Mirror of the gdb mailing list
 help / color / mirror / Atom feed
From: Aurelien Jarno via Gdb <gdb@sourceware.org>
To: Jonathan Wakely <jwakely.gcc@gmail.com>
Cc: Guinevere Larsen <guinevere@redhat.com>,
	Mark Wielaard <mark@klomp.org>,
	binutils@sourceware.org, elfutils-devel@sourceware.org,
	gcc@gcc.gnu.org, gdb@sourceware.org, libc-alpha@sourceware.org,
	libabigail@sourceware.org, newlib@sourceware.org,
	overseers@sourceware.org
Subject: Re: scraperbot protection - Patchwork and Bunsen behind Anubis
Date: Tue, 22 Apr 2025 23:39:36 +0200	[thread overview]
Message-ID: <aAgMmOYZGKW_Oqyn@aurel32.net> (raw)
In-Reply-To: <CAH6eHdTz4ybqj6mXVaK4ONaaZA0wFj9tKBAXJPc43M_Ox_NE2w@mail.gmail.com>

On 2025-04-22 14:06, Jonathan Wakely wrote:
> On Tue, 22 Apr 2025 at 13:36, Guinevere Larsen via Gcc <gcc@gcc.gnu.org> wrote:
> >
> > On 4/21/25 12:59 PM, Mark Wielaard wrote:
> > > Hi hackers,
> > >
> > > TLDR; When using https://patchwork.sourceware.org or Bunsen
> > > https://builder.sourceware.org/testruns/ you might now have to enable
> > > javascript.
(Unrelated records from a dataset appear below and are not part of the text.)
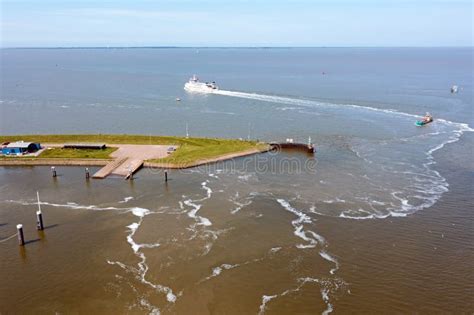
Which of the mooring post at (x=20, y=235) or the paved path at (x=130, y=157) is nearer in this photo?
the mooring post at (x=20, y=235)

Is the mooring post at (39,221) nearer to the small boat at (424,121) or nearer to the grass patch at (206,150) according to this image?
the grass patch at (206,150)

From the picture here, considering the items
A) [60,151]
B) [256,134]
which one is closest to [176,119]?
[256,134]

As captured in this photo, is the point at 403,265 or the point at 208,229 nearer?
the point at 403,265

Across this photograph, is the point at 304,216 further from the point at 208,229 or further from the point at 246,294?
the point at 246,294

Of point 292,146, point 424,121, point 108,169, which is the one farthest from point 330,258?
point 424,121

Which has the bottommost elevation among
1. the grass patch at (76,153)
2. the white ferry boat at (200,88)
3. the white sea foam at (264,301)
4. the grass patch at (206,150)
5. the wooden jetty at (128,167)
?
the white sea foam at (264,301)

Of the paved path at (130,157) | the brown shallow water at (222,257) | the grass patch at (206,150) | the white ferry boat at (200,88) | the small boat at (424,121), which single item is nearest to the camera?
the brown shallow water at (222,257)

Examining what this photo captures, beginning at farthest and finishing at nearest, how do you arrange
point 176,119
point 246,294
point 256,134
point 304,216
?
point 176,119 < point 256,134 < point 304,216 < point 246,294

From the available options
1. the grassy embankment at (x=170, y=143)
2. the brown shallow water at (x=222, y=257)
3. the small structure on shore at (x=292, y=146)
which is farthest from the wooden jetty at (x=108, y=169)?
the small structure on shore at (x=292, y=146)

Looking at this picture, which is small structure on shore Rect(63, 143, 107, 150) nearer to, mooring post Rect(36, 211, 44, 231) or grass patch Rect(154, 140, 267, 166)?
grass patch Rect(154, 140, 267, 166)
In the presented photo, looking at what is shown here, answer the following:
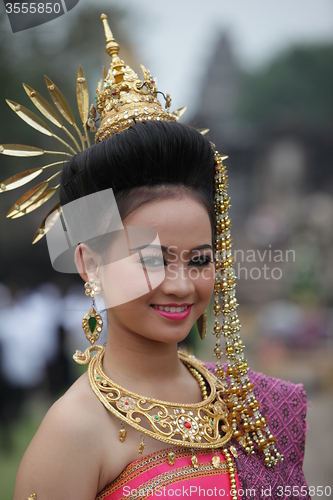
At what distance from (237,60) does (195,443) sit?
32.2 meters

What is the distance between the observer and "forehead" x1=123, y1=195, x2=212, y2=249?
1882 mm

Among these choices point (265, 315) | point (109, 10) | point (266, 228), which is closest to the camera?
point (109, 10)

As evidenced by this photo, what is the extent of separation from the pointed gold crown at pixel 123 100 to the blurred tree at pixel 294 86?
35.2 meters

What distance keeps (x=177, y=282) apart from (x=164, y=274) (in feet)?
0.16

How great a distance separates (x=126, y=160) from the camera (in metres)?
1.95

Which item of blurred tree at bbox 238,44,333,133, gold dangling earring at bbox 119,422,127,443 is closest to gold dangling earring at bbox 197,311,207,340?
gold dangling earring at bbox 119,422,127,443

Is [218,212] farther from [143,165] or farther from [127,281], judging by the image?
[127,281]

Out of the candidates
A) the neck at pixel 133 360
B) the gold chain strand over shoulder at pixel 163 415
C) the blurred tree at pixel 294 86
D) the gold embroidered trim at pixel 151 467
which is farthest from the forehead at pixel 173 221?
the blurred tree at pixel 294 86

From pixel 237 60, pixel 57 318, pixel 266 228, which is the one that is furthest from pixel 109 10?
pixel 237 60

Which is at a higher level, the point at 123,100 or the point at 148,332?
the point at 123,100

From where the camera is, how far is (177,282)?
1.87 m

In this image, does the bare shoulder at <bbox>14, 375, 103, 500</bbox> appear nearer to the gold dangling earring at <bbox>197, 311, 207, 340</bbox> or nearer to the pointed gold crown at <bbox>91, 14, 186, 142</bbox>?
the gold dangling earring at <bbox>197, 311, 207, 340</bbox>

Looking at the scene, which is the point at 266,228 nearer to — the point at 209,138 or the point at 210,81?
the point at 210,81

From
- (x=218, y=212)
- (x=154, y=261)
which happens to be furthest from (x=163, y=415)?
(x=218, y=212)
This should not impact any scripts, just browsers (or bots
> > > pretending to be browsers). If it does cause trouble, please let us
> > > know. If this works out we might also "protect" bugzilla, gitweb,
> > > cgit, and the wikis this way.
> > >
> > > We don't like to hav to do this, but as some of you might have noticed
> > > Sourceware has been fighting the new AI scraperbots since start of the
> > > year. We are not alone in this.
> > >
> > > https://lwn.net/Articles/1008897/
> > > https://arstechnica.com/ai/2025/03/devs-say-ai-crawlers-dominate-traffic-forcing-blocks-on-entire-countries/
> > >
> > > We have tried to isolate services more and block various ip-blocks
> > > that were abusing the servers. But that has helped only so much.
> > > Unfortunately the scraper bots are using lots of ip addresses
> > > (probably by installing "free" VPN services that use normal user
> > > connections as exit point) and pretending to be common
> > > browsers/agents.  We seem to have to make access to some services
> > > depend on solving a javascript challenge.
> >
> > Jan Wildeboer, on the fediverse, has a pretty interesting lead on how AI
> > scrapers might be doing this:
> > https://social.wildeboer.net/@jwildeboer/114360486804175788 (this is the
> > last post in the thread because it was hard to actually follow the
> > thread given the number of replies, please go all the way up and read
> > all 8 posts).
> >
> > Essentially, there's a library developer that pays developers to just
> > "include this library and a few more lines in your TOS". This library
> > then allows the app to sell the end-user's bandwidth to clients of the
> > library developer, allowing them to make requests. This is how big
> > companies are managing to have so many IP addresses, so many of those
> > being residential IP addresses, and it also means that by blocking those
> > IP addresses we will be - necessarily - blocking real user traffic to
> > our platforms.
> 
> It seems to me that blocking real users *who are running these shady
> apps* is perfectly reasonable.

How do you detect them? From my experience at other hosting places, 
those IPs, just make a few request per hours or per day, with a standard
User Agent. As such it's difficult to differentiate them from normal 
users.

The problem is that you suddenly have hundreds of thousands of requests 
per hours from just a slightly lower number of IPs. And in the middle 
you also have legit users using IPs from the same net block.

-- 
Aurelien Jarno                          GPG: 4096R/1DDD8C9B
aurelien@aurel32.net                     http://aurel32.net

  parent reply	other threads:[~2025-04-22 21:43 UTC|newest]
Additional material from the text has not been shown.